Biological and Life Sciences
Inhibiting T. brucei polo-like kinase as a novel approach for treating sleeping sickness
Trypansoma brucei is the causative agent of Human African Trypanosomiasis (HAT), also known as sleeping sickness, and nagana in cattle. These diseases cause extraordinary suffering in Sub-Saharan Africa, leading to many deaths and profound economic hardship. The few drugs available for treating HAT are extremely toxic and resistance to many of them has appeared in the field. Identifying cellular processes that can be targeted for drug discovery, ideally ones that are both unique to the parasite (to limit any detrimental effect on the mammalian host) and critical for its survival (so that its inhibition will kill or render the parasite incapable of dividing) is essential to spur the design of new therapeutics for treating HAT. We have recently demonstrated that the polo-like kinase homolog in T. brucei (TbPLK), and its substrates TbCentrin2 and TOEFAZ1 are essential for T. brucei cell division. Here we will use multiple approaches -- biochemistry, biophysics, cell biology and medicinal chemistry in order to elucidate the molecular basis of the TbPLK-substrate interaction and to identify novel inhibitors that block the interaction of TbPLK with its substrates.
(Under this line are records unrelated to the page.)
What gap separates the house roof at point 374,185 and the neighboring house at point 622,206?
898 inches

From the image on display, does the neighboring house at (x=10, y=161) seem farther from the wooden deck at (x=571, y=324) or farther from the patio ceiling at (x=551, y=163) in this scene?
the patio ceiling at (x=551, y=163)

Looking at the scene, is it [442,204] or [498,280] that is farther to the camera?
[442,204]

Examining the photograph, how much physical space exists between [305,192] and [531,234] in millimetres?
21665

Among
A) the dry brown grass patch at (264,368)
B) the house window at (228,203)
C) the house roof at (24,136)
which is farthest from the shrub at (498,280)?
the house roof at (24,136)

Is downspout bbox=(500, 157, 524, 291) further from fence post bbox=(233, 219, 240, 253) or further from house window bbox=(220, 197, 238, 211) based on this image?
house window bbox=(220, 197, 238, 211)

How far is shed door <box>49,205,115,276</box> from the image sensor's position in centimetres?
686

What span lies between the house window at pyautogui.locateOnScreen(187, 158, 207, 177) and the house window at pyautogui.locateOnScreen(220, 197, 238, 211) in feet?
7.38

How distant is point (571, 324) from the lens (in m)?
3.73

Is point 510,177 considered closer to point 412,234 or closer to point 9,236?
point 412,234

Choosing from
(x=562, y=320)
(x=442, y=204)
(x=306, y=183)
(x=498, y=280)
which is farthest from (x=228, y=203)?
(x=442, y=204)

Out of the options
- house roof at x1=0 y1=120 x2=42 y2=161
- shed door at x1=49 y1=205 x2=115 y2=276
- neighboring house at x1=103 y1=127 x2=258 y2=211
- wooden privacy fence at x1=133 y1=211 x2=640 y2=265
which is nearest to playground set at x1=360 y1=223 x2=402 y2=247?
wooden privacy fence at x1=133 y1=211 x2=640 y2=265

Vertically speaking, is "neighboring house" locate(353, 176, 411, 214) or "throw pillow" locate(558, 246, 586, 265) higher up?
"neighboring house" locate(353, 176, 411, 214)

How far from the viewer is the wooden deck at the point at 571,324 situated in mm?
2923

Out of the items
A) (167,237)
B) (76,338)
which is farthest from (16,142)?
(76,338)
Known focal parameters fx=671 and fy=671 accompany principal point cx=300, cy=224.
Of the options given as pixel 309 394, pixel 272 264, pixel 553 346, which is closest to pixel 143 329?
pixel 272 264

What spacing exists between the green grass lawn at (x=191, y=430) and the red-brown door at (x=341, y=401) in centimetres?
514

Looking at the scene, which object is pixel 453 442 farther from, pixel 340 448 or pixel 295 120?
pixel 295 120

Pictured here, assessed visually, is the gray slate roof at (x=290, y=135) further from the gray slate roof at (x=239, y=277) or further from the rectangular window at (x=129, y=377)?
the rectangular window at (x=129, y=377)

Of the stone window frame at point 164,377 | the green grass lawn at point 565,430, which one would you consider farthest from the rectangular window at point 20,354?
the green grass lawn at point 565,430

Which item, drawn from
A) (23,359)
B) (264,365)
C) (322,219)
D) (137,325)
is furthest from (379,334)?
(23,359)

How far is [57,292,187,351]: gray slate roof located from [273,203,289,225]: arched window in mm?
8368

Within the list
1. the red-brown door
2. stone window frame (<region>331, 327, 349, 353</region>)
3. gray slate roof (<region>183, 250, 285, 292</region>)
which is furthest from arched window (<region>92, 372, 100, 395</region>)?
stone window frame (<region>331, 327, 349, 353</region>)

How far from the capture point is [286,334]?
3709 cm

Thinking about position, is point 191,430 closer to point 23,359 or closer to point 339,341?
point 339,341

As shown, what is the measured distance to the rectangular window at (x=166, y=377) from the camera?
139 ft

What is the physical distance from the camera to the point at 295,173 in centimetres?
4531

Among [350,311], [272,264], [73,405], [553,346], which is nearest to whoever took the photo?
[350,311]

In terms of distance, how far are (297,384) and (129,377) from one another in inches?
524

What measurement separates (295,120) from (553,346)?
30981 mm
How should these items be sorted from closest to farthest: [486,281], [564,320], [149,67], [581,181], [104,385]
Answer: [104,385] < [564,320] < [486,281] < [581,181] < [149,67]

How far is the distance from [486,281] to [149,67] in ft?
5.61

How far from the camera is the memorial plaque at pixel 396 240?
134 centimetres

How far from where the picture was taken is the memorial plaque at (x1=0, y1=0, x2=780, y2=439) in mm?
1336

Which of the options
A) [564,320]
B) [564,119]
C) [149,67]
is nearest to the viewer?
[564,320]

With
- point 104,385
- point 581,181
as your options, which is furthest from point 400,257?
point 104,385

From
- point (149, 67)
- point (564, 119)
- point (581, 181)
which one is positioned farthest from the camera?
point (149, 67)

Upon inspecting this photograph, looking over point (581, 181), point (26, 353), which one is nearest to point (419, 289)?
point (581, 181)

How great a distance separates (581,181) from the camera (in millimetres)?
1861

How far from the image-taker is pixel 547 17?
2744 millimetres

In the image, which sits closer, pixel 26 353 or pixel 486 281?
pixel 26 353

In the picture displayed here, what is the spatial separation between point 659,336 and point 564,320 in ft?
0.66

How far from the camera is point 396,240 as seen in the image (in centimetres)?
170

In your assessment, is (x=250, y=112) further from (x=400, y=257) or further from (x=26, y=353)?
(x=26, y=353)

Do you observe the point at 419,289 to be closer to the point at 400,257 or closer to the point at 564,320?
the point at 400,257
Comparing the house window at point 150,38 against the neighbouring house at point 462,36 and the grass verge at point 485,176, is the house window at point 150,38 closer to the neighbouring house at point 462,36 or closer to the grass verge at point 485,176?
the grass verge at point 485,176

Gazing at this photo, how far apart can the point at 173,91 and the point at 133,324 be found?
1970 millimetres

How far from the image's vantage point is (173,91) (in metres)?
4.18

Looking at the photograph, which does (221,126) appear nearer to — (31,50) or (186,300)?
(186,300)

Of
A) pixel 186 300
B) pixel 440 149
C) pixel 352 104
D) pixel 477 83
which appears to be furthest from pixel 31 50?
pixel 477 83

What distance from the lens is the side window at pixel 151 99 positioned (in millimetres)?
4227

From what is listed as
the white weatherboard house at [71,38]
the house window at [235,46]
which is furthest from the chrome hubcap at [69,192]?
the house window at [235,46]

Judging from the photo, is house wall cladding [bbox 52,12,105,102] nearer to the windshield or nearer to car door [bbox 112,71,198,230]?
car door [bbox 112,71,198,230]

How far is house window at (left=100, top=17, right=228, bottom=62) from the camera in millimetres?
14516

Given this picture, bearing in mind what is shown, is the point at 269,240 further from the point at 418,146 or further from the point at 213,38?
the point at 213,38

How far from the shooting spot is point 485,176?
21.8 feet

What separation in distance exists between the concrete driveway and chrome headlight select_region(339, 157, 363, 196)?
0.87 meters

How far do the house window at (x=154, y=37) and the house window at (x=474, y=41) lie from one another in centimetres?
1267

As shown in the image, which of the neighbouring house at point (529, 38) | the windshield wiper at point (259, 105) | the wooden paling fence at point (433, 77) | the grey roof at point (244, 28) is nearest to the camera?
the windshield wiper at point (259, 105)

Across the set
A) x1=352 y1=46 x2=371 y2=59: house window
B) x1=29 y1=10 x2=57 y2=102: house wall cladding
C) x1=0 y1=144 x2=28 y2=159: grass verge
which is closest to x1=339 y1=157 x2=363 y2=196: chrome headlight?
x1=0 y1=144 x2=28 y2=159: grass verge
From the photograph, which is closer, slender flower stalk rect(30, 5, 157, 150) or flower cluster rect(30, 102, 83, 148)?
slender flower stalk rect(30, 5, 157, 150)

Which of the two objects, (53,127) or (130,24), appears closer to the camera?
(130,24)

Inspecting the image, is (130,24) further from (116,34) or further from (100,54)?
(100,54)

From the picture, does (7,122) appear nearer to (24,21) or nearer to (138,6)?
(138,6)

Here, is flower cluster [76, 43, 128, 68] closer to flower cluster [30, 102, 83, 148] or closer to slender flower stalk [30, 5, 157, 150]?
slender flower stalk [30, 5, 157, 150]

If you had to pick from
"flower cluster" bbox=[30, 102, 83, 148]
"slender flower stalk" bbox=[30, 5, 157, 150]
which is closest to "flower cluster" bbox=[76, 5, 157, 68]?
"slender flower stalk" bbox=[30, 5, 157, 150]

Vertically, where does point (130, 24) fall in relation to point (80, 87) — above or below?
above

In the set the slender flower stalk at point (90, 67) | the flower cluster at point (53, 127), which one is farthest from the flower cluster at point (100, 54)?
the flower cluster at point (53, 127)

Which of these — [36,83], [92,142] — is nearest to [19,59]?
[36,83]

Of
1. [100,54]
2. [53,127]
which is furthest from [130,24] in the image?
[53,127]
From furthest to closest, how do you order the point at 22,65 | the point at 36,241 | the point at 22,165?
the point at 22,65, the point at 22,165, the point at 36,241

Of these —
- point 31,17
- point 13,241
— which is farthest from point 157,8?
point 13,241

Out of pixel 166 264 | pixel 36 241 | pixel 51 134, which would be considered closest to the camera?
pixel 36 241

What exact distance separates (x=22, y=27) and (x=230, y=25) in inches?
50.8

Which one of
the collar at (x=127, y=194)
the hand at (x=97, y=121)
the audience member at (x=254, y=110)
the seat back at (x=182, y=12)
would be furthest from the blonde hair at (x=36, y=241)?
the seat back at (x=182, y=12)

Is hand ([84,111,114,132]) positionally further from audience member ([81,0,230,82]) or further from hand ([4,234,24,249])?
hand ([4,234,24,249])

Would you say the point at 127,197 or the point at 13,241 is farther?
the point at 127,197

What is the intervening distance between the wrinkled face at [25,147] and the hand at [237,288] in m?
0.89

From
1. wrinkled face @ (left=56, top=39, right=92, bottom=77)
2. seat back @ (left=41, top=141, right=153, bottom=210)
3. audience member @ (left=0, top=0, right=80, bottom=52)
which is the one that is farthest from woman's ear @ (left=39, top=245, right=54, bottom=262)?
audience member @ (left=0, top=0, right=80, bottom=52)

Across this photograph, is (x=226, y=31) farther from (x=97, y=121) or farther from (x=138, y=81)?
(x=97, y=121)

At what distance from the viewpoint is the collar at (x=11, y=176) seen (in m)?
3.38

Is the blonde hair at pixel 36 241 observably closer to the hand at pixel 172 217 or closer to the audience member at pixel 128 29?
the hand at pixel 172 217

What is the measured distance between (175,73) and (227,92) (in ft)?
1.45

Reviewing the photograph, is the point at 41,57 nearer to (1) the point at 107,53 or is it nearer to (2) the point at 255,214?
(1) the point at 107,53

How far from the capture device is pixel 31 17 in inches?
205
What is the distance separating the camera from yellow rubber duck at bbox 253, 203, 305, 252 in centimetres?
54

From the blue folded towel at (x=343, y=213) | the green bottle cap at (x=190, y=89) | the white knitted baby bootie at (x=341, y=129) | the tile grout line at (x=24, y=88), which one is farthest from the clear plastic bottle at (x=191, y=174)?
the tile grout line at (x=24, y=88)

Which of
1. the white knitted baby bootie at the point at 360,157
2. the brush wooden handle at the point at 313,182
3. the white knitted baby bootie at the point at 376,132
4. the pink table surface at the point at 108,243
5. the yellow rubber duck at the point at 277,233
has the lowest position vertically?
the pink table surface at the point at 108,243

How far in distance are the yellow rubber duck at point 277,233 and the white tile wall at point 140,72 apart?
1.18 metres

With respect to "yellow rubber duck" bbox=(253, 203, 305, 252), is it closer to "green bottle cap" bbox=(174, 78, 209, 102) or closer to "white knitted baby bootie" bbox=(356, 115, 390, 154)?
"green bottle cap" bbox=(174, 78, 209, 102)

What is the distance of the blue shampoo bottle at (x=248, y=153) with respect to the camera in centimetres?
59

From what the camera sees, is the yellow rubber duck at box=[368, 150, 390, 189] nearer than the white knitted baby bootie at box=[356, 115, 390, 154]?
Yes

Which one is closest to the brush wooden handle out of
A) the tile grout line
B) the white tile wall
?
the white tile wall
PI: Christopher de Graffenried, Assistant Professor, Molecular Microbiology and Immunology
Co-PI: Rebecca Page, Professor, Molecular Biology, Cell Biology and Biochemistry; Michael Pollastri, Department of Chemistry and Chemical Biology, Northeastern University
Visualizing the dynamic architecture of germ granules
How do eukaryotic cells dynamically and spatially regulate gene expression during embryonic development, neural function, and cellular stress? Recently, breakthrough studies have identified micron sized granule structures composed of protein and mRNA as liquid-like physiological RNA processing and localization centers that are disrupted in disease. Unlike much of the complex machinery performing essential cell functions, there is poor understanding of the mechanistic function of the assemblies because no structural information is available on either the components or their interactions within these granules. The assembled team will directly address this critical gap in knowledge by applying complementary and collaborative structure/function experiments on the disordered protein:protein interaction domains that invariably are found in granule nucleating proteins. The proposed project will 1) test the functional significance of these “sticky” regions on granule localization and assembly within Xenopus laevis oocytes and 2) determine the atomic structure and intermolecular contacts of these regions both in vitro and in vivo. This project combines the strengths and recent successes of the laboratories uniquely suited to the goals. The project will use in vivo fluorescence imaging and in cell NMR approaches to map the specific contributions of structurally disordered domains to interactions that undergird granule assembly. The long-term goals of these studies will be to determine the molecular mechanisms of granule formation and RNA transport.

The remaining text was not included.